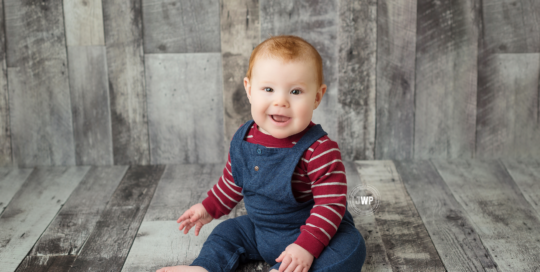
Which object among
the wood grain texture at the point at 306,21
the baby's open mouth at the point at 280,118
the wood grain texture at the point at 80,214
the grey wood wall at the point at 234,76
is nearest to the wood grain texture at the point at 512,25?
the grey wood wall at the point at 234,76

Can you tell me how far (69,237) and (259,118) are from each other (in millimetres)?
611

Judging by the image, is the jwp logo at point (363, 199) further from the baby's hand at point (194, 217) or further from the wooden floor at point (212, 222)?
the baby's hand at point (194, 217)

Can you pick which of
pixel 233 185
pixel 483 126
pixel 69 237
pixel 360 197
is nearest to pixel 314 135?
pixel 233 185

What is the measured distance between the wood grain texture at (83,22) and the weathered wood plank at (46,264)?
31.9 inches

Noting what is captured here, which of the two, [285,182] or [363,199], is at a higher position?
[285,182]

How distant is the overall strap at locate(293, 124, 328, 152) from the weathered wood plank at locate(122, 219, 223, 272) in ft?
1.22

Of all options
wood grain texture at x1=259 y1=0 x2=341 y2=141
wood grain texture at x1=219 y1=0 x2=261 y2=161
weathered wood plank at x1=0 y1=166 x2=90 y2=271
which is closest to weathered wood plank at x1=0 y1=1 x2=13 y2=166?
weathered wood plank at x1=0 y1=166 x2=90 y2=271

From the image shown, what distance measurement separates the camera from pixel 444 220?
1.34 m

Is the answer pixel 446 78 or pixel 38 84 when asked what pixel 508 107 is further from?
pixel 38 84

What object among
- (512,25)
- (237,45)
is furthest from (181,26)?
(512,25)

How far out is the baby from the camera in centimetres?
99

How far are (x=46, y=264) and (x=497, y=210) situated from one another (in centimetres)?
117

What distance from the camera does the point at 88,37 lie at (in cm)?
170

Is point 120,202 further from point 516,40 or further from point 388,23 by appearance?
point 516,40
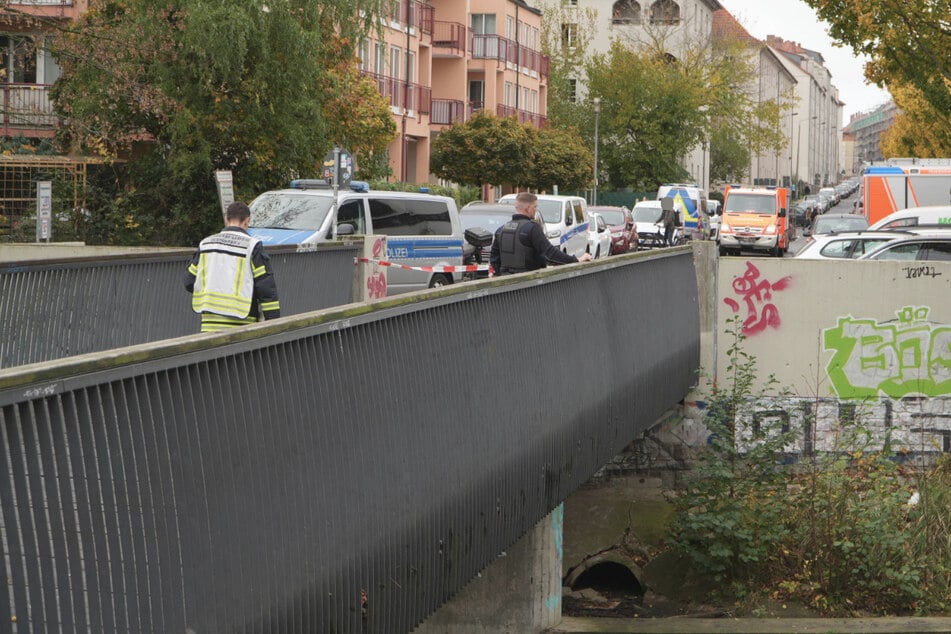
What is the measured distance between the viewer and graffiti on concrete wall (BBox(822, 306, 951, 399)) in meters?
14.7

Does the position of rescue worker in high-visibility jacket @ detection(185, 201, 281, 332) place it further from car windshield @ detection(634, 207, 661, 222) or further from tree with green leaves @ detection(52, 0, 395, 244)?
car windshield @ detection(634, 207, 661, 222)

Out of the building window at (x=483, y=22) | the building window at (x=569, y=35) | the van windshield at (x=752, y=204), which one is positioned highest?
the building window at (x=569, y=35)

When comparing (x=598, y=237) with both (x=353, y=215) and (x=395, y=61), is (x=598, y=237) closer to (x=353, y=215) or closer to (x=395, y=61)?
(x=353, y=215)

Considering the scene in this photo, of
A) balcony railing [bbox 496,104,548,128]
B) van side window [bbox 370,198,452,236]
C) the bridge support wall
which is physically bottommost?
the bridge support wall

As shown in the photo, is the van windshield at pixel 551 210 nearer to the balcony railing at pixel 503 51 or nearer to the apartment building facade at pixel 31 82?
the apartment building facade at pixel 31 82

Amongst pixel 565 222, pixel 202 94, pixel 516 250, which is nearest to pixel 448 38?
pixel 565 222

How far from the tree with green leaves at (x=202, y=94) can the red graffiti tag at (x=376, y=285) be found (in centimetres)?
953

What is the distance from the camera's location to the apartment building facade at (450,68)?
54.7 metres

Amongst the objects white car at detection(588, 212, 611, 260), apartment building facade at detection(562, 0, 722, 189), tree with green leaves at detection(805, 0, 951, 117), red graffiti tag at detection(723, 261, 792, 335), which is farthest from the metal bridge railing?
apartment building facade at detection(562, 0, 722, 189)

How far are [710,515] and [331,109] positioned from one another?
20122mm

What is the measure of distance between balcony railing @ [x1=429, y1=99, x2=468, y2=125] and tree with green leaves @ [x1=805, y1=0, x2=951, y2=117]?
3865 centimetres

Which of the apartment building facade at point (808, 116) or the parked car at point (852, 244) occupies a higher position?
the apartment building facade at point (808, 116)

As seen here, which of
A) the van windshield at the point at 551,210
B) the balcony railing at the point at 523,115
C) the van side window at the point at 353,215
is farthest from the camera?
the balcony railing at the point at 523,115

--

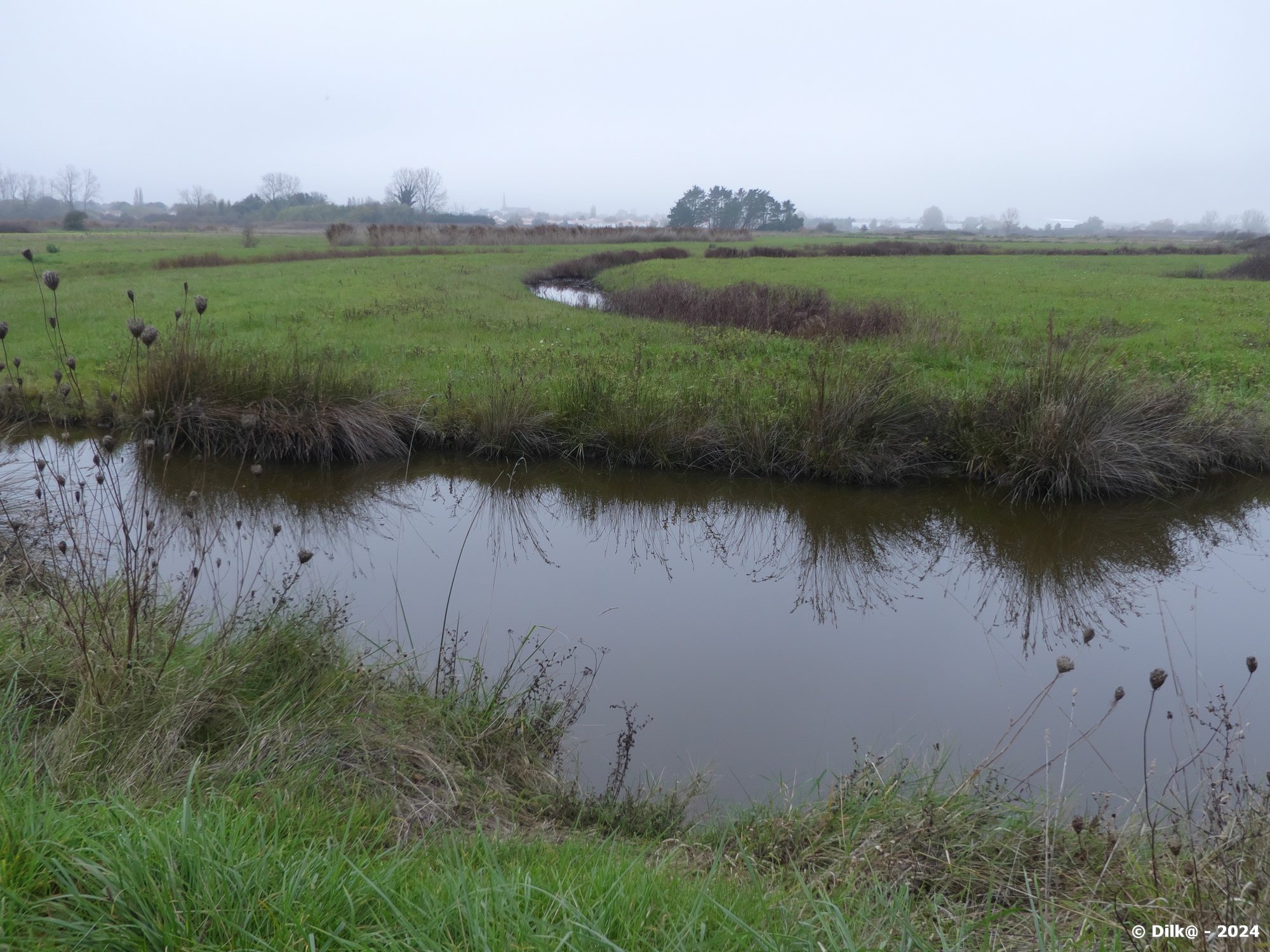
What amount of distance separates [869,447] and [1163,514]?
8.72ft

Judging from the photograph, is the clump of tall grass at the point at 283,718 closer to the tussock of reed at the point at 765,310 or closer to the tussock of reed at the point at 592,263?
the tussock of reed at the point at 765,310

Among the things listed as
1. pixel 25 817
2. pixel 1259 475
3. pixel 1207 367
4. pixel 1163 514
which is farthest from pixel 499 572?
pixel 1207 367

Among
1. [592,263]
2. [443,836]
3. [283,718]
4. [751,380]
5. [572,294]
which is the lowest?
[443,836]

§ Work to complete: Find each line in the data above that contains the word "higher", and copy those lines.

§ Full output:
Noting what is captured here, which of the two, [285,182] or [363,199], is at a higher position?
Which of the apartment building facade at point (808, 116) or the parked car at point (852, 244) occupies a higher position?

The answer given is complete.